Show that L={ww | w is a binary string} is not CFL

Assume, for sake of contradiciton, that L is context-free. Let p be its pumping constant. Consider the string s= 0^p1^p0^p1^p. This string is 0^p1^p repeated, so it is in L.

Now assume that the string is split s=uvwxy, such that |vwx|<=p and |vx|>1. We shall now show that uwy is not in L, and thus show L not to be a context-free language, by contradiction.

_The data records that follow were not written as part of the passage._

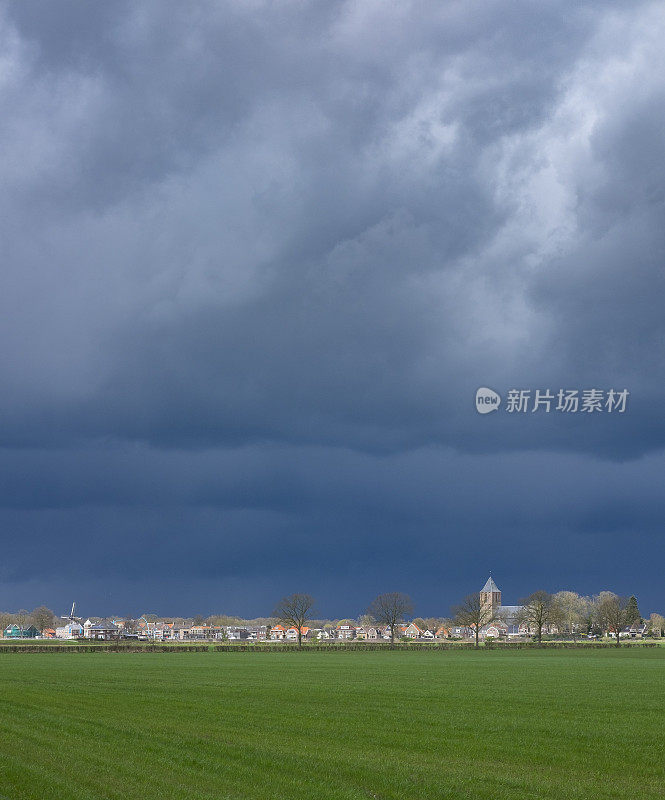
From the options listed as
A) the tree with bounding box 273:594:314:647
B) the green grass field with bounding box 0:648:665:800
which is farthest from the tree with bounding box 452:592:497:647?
the green grass field with bounding box 0:648:665:800

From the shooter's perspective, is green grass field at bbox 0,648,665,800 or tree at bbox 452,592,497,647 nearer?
green grass field at bbox 0,648,665,800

There are several cases to consider (two of which are quite similar--thank you, cut-and-paste!):

1. vwx is within the first half of the string. In particular, vx thus contains j 0's and k 1's, where 0<=j<=p and 0<=k<=p (but p>=j+k>=1). Then uwy begins with 0^p-j1^p-k. Since |uwy|=4p-j-k, we know that if uwy=tt, then |t|=2p-(j+k)/2 (note that if j+k is not even, then it can't be of this form). Thus, t ends within the second block of 0's, namely, t ends in 0. But uwy ends in 1, and so it cannot equal tt.
2. vwx is within the second half of the string. In particular, vx thus contains j 0's and k 1's, where 0<=j<=p and 0<=k<=p (but p>=j+k>=1). Then uwy ends with 0^p-j1^p-k. Since |uwy|=4p-j-k, we know that if uwy=tt, then |t|=2p-(j+k)/2 (note that if j+k is not even, then it can't be of this form). Thus, the second copy of t begins within the first block of 1's, namely, t begins with 1. But uwy begins with 0, and so it cannot equal tt.
3. vwx straddles the first block of 1's and the second block of 0's. If vx contains no 0's (because x=e), then the argument is as in case 1 above. If vx contains at least one 0, then uwy starts with a block of p 0's, and so does t if uwy=tt. However, there is no other block of p 0's in uwy for a second copy of t. We conclude uwy is not in L.